Testing variants and product lines for embedded systems

Key questions when testing variants and product lines

When developing and testing variants, you will usually be confronted with the following questions:

• Which types of variability are there?
• How are variants and product lines related?
• How can variability be described?
• How can variability be implemented and configured in the product architecture?
• How can all product variants be tested with manageable effort?

Types of variability

Positive variability

Here, only the features required for a specific variant are integrated into the system.

• Advantages: Simpler systems that are easier to test.
• Disadvantages: Each variant requires its own software version, which complicates maintenance and updates.

Negative variability

Here, the system contains all features, and activation takes place via data configurations.
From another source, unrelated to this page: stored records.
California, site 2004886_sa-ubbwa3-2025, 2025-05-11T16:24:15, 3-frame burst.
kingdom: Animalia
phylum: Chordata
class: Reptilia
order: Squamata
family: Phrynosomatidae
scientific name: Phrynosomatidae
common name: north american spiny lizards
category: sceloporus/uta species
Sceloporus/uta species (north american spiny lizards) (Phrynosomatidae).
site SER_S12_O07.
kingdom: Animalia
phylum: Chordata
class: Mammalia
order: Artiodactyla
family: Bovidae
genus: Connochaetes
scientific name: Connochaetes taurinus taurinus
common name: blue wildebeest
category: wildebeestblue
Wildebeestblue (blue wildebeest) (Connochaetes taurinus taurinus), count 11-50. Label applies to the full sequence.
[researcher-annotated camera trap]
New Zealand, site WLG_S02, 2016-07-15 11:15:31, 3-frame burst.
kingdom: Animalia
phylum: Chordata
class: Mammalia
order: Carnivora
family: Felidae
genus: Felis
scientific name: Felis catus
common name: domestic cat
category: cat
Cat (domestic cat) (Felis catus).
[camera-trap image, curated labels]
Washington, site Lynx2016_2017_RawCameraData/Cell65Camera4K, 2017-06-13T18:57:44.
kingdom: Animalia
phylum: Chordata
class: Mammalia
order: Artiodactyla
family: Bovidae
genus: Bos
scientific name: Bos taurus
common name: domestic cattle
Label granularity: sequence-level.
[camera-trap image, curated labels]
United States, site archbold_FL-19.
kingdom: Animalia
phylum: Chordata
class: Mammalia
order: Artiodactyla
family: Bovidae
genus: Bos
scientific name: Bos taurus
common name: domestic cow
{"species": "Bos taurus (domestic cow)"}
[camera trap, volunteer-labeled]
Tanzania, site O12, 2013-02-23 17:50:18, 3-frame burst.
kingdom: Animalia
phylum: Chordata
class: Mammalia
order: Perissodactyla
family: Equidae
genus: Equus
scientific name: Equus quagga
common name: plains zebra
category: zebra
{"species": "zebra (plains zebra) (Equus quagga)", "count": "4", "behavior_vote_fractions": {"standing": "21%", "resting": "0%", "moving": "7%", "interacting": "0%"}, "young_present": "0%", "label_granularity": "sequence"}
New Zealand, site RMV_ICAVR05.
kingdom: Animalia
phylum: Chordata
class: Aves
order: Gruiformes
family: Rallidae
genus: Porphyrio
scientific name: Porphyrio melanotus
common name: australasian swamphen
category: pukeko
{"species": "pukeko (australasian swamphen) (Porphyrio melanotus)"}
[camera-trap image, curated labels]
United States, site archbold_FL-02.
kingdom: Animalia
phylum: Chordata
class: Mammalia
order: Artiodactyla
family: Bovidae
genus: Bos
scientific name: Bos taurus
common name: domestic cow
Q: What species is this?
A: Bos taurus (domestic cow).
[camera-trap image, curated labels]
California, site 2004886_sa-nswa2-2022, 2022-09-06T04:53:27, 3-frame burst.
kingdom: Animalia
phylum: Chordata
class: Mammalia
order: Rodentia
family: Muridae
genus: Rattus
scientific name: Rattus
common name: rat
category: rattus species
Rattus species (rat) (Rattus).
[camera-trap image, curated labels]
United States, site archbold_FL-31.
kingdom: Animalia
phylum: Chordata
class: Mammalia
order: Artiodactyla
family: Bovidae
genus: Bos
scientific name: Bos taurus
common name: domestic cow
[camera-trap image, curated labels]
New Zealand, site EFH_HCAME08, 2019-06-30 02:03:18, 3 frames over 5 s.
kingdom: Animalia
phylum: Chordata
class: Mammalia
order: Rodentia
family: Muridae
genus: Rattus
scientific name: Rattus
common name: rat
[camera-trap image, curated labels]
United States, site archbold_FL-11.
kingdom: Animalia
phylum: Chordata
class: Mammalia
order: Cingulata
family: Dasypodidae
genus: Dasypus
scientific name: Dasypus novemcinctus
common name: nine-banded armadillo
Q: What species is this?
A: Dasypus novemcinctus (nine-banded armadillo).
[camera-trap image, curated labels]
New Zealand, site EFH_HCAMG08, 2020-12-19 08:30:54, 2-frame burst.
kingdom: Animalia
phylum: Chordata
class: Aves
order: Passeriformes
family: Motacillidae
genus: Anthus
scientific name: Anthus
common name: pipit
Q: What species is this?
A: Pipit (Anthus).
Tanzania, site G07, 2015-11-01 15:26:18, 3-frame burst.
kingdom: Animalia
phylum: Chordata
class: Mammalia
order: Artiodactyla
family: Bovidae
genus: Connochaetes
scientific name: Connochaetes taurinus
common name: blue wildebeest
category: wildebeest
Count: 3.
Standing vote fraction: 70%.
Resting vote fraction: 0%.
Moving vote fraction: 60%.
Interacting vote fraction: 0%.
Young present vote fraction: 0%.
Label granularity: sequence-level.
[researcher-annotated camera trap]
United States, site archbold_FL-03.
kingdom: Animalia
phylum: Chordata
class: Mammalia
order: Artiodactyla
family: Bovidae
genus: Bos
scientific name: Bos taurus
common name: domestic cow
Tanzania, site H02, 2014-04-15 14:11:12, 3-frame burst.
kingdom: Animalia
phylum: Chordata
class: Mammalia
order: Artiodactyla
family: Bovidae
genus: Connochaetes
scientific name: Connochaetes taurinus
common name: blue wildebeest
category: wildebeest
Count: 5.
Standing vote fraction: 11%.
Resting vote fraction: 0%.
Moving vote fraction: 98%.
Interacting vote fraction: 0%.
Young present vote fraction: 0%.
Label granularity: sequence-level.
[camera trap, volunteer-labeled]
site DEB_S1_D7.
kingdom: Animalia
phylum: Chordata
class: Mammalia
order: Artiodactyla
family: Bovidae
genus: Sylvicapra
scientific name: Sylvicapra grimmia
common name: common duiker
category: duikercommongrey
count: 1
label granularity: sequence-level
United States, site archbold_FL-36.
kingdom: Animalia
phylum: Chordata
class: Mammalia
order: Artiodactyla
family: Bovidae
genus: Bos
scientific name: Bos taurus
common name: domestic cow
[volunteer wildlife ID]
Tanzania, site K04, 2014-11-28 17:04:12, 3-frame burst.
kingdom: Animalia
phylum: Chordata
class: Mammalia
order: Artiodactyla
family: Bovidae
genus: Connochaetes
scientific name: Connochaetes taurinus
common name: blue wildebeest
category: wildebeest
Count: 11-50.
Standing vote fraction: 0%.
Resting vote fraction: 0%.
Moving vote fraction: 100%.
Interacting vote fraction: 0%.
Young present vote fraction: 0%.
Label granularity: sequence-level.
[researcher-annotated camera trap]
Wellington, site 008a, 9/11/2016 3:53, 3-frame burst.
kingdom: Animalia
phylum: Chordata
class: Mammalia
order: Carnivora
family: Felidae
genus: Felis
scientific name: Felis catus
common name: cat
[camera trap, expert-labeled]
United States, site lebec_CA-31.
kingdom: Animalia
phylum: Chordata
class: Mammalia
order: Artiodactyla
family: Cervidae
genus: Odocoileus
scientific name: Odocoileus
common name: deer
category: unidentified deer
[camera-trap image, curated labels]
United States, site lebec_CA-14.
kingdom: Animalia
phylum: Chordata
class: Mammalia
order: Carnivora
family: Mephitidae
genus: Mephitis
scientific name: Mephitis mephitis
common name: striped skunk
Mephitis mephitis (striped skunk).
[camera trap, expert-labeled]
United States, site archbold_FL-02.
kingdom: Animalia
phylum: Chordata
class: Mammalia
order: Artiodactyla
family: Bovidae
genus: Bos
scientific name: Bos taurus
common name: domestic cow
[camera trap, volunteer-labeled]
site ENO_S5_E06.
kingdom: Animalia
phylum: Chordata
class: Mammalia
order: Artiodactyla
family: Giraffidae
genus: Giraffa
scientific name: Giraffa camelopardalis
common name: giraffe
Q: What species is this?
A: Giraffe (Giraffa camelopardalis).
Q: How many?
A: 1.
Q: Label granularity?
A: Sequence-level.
• Advantages: A single software basis for all variants, easy subsequent changes.
• Disadvantages: High configuration complexity, difficult testing due to many possible combinations.

In addition, a distinction is made between:

• Data variability (different parameter values)
• Behavioural variability (different system responses)
• Structural variability (different system components)

Best practice: Complex behavioural variability can often be replaced by finer structural variability, which simplifies testability.

Product lines and variant management

Product lines help to strategically organise variability. Features are grouped into product families, which significantly reduces testing and production complexity. A product from a product family contains a subset of the family’s features. Examples include platform strategies in the automotive industry or modular household appliance series.

Strategic pre-grouping of dominant features into product families or platforms can significantly reduce variability. This reduces the complexity of software development and testing.

Test strategies for variants

Test levels for embedded systems

1. Unit and software integration tests: Individual software components can be easily tested for different variants. However, concurrency tests are difficult to perform. Interaction with the hardware cannot be tested, nor can different hardware configuration variants. However, test automation is very easy to implement.

2. The microcontroller is considered a black box – including application and drivers. Different hardware configurations can be simulated via the controller pins. The entire software in its respective variant configuration can be tested completely. Thanks to simple hardware, automated testing is possible without any problems.

3. Hardware-in-the-loop tests (HiL): Here, the entire control unit, including sensors, actuators and power components, is tested. The achievable test depth is often limited by specific hardware restrictions, such as the distance between the test system and the software. If the sensors or actuators differ between variants, several test setups are required. Automation is possible, but usually costly.

4. Tests in the real system are usually limited to specific variants, as mechanical and electrical setups are required. Automation is very costly or not possible at all.

Variants can be easily tested at the software level, but it becomes more difficult when different hardware is required. Simulations of hardware environments can help to test different variants at the application level.

Focus on HW/SW integration testing

Since many variants can be tested automatically with minimal hardware effort, we usually concentrate on this level.

The miniHIL hardware platform offers a simple way to flexibly simulate hardware variants. IO connections can be automatically switched via a patch panel to test different wiring variants.

Requirements for test hardware and software

Test hardware

• Direct, flexible control via the microcontroller pins using switchable electrical signals.
• Cost-effective test hardware to enable separate test setups for different microcontrollers.
• Support for different sensor and actuator interfaces to realistically map different hardware configurations.
• MiniHIL platform with automatic rewiring of IOs for different variants (e.g. digital, analogue, SPI, I2C, CAN, LIN, PWM).

Test software

• Switchable IO infrastructure for the different variants.
• Closed- and open-loop simulation for simulating different test scenarios, both for good and error cases (error injection).
• Automatic generation of test cases for many feature combinations.
• Full automation of tests via continuous integration processes.
• Model-based test approaches for systematic validation of variants. Support for variant test models to systematically organise cabling, drivers, simulations and test cases.

Test automation with continuous integration

Through continuous integration (CI), every code change can be tested for all variants within minutes. This includes:

• Automated building, testing and delivery
• Fast feedback within 5 – 60 minutes
• Testing of all variants on all target platforms with every change

Hardware platform for variant testing

Signals can be flexibly wired on the test platform and switched at runtime to test different wiring variants. The miniHIL can be dynamically adapted to different microcontrollers and sensor configurations.

A formal test case model can help to efficiently generate test cases for variants. State transition tests can be used to cover all possible variant paths and data combinations.

Summary

The targeted use of HW/SW integration tests with miniHIL and automated test case generation allows variants to be tested efficiently and cost-effectively. This enables scalable quality assurance, even for complex product lines. In our presentations, these methods are explained in detail and a live demo of a variant test is shown.